### EXERCISE BRIEF
Please write out each entry below exactly as it appears.

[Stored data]

• • • • •

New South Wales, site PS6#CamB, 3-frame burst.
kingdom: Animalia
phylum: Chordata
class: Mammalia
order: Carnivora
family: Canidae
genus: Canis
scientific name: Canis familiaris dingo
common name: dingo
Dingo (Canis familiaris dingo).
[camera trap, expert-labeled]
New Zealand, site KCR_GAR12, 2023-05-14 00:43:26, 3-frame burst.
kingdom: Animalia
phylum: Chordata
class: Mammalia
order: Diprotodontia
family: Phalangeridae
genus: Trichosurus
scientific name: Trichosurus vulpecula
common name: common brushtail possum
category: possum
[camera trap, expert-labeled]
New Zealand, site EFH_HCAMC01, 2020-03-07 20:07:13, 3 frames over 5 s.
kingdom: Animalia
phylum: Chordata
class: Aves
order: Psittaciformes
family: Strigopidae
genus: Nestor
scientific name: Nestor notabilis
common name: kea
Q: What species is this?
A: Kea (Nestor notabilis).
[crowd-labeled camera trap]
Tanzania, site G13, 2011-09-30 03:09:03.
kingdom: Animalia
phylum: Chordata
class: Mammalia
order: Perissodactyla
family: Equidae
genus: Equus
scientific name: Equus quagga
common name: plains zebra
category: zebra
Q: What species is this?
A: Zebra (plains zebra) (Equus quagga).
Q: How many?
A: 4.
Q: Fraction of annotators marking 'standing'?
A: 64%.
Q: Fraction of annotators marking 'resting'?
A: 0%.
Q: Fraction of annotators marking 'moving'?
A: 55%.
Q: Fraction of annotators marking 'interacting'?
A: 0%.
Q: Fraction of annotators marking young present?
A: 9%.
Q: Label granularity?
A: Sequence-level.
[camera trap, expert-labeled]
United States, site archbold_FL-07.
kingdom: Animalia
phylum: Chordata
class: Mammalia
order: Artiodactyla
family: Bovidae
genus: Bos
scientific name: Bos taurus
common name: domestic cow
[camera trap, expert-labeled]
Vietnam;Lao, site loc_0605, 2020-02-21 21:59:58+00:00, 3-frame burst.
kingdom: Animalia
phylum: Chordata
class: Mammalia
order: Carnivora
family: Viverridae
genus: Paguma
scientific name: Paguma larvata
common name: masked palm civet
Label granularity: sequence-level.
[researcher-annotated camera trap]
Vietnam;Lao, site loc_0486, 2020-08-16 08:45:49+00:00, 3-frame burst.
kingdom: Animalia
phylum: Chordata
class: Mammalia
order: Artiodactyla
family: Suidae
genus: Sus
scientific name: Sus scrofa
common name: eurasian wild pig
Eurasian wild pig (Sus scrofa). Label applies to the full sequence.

• • • • •

### WRITTEN ANSWER
New South Wales, site PS6#CamB, 3-frame burst.
kingdom: Animalia
phylum: Chordata
class: Mammalia
order: Carnivora
family: Canidae
genus: Canis
scientific name: Canis familiaris dingo
common name: dingo
Dingo (Canis familiaris dingo).
[camera trap, expert-labeled]
New Zealand, site KCR_GAR12, 2023-05-14 00:43:26, 3-frame burst.
kingdom: Animalia
phylum: Chordata
class: Mammalia
order: Diprotodontia
family: Phalangeridae
genus: Trichosurus
scientific name: Trichosurus vulpecula
common name: common brushtail possum
category: possum
[camera trap, expert-labeled]
New Zealand, site EFH_HCAMC01, 2020-03-07 20:07:13, 3 frames over 5 s.
kingdom: Animalia
phylum: Chordata
class: Aves
order: Psittaciformes
family: Strigopidae
genus: Nestor
scientific name: Nestor notabilis
common name: kea
Q: What species is this?
A: Kea (Nestor notabilis).
[crowd-labeled camera trap]
Tanzania, site G13, 2011-09-30 03:09:03.
kingdom: Animalia
phylum: Chordata
class: Mammalia
order: Perissodactyla
family: Equidae
genus: Equus
scientific name: Equus quagga
common name: plains zebra
category: zebra
Q: What species is this?
A: Zebra (plains zebra) (Equus quagga).
Q: How many?
A: 4.
Q: Fraction of annotators marking 'standing'?
A: 64%.
Q: Fraction of annotators marking 'resting'?
A: 0%.
Q: Fraction of annotators marking 'moving'?
A: 55%.
Q: Fraction of annotators marking 'interacting'?
A: 0%.
Q: Fraction of annotators marking young present?
A: 9%.
Q: Label granularity?
A: Sequence-level.
[camera trap, expert-labeled]
United States, site archbold_FL-07.
kingdom: Animalia
phylum: Chordata
class: Mammalia
order: Artiodactyla
family: Bovidae
genus: Bos
scientific name: Bos taurus
common name: domestic cow
[camera trap, expert-labeled]
Vietnam;Lao, site loc_0605, 2020-02-21 21:59:58+00:00, 3-frame burst.
kingdom: Animalia
phylum: Chordata
class: Mammalia
order: Carnivora
family: Viverridae
genus: Paguma
scientific name: Paguma larvata
common name: masked palm civet
Label granularity: sequence-level.
[researcher-annotated camera trap]
Vietnam;Lao, site loc_0486, 2020-08-16 08:45:49+00:00, 3-frame burst.
kingdom: Animalia
phylum: Chordata
class: Mammalia
order: Artiodactyla
family: Suidae
genus: Sus
scientific name: Sus scrofa
common name: eurasian wild pig
Eurasian wild pig (Sus scrofa). Label applies to the full sequence.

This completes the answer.